The hazing sounds more like a bacterial swarm to me but I could be wrong. There is also a strange algae that can swim through the media as well.

The transfer thing is to keep the plants happy. They do deplete the resources in the agar with time so you need to transfer for that reason alone. And some plants just divide like gang busters even in basic growth media (N. rajah is notorious for this, which is why Rob has 20,000 of them...) so you need to just divide and divide and divide.
 
  • #11
Never heard of capensis being one of the toxin makers, course I have never heard of anyone TCing capensis so that may be why. But in my experience no Drosera does the tox thing.

The hazing sounds more like a bacterial swarm to me but I could be wrong. There is also a strange algae that can swim through the media as well.

The transfer thing is to keep the plants happy. They do deplete the resources in the agar with time so you need to transfer for that reason alone. And some plants just divide like gang busters even in basic growth media (N. rajah is notorious for this, which is why Rob has 20,000 of them...) so you need to just divide and divide and divide.

Pyro, I'm sure it could have been a zillion different thing, and without actually examining the culture in person, or visual photos at the least I'm sure it'd be very difficult to find out what happened to it. I think that if anything you've given me some more insight to some of the 'other' reasons cultures go bad, and it seems worth a shot at least to post failed cultures for the experts out there that might be able to give me a better idea of why it crashed.

And yes I do get snickers when I talk about culturing capes, but it's not that I want to raise a genetic army of D. capensis for a lifetime of profit... I want to learn about the process, the procedures, and tools needed in order to do TC properly. Capes are cheap (free!), seeds seem to always be viable, and I won't be heart broken if they go bad. Before I want to begin laying waste to Nepenthes seed, I want to feel a lot more comfortable with experience. 8)

Nathan
 
  • #12
actually capensis seems like a good one to practice on to me.....if they dont germinate you KNOW its something you did, no second guessing weither it was the source material that was the actual problem........
 
  • #13
I'm gonna be starting my TCing with droseras too (not capes specifically) but mainly cos they sell the seed on ebay by the lb. But i want t\o do all kinds of things just figure dews are easier going.

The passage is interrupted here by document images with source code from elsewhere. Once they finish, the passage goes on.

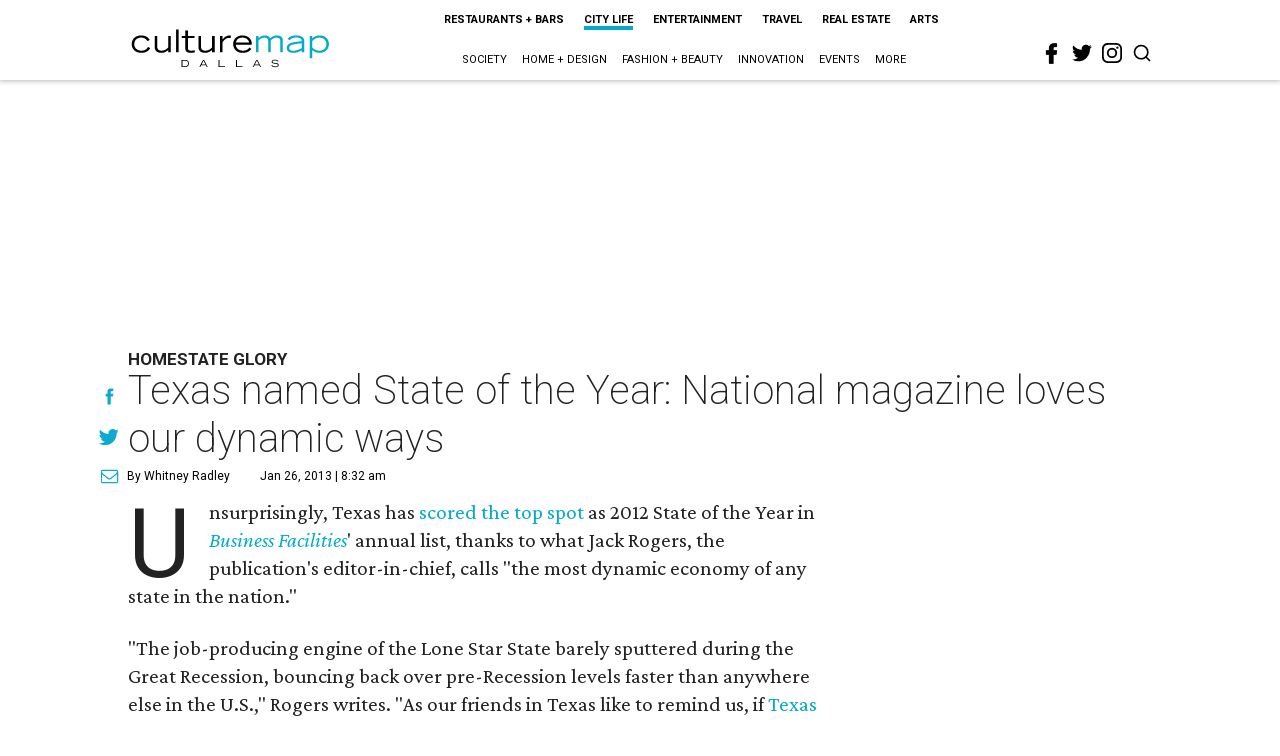

--- FILE ---
content_type: text/html; charset=utf-8
request_url: https://www.google.com/recaptcha/api2/aframe
body_size: 270
content:
<!DOCTYPE HTML><html><head><meta http-equiv="content-type" content="text/html; charset=UTF-8"></head><body><script nonce="RCzhvmXsRn4BJIq3jBvVlg">/** Anti-fraud and anti-abuse applications only. See google.com/recaptcha */ try{var clients={'sodar':'https://pagead2.googlesyndication.com/pagead/sodar?'};window.addEventListener("message",function(a){try{if(a.source===window.parent){var b=JSON.parse(a.data);var c=clients[b['id']];if(c){var d=document.createElement('img');d.src=c+b['params']+'&rc='+(localStorage.getItem("rc::a")?sessionStorage.getItem("rc::b"):"");window.document.body.appendChild(d);sessionStorage.setItem("rc::e",parseInt(sessionStorage.getItem("rc::e")||0)+1);localStorage.setItem("rc::h",'1769023134606');}}}catch(b){}});window.parent.postMessage("_grecaptcha_ready", "*");}catch(b){}</script></body></html>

Has anyone tried using a drosera leaf soaked in hydrogen perxiode then placed on agar to start droseras invitro that don't have seed available? I don't mind a big failure rate on such a procedure since it's only a hobby but if one piece stays clean and grows that one vial is all that's needed. I have started sundews on peat this way but not sure if it could be done clean enough to do invitro?
 
  • #14
Swords,

I'll double check with my buddy but I think you need something stronger than H2O2 for TC sterilization. IIRC he used a bleach solution but I can not recall the %. It worked for both Drosera leaves/tubers/gemmae and Ping leaves
 
  • #15
Okay, sorry it took so long, had a million other things on my plate

Here are some pics for you all

Toxin accumulation in agar
P2280001.jpg


Charcoal agar, note how there is separation
P2280002.jpg



And to give you an idea of how different tranfer times can be...

This flask was transfered into on 5/07
P2280003.jpg


And this one on 4/07
P2280004.jpg


So obviously different growth rates make for different frequency of transfer
 
  • #16
Neat stuff thanks for showing the pics!

I suggested Peroxide cos I've heard bleach was sometimes too strong for seeds and merstems.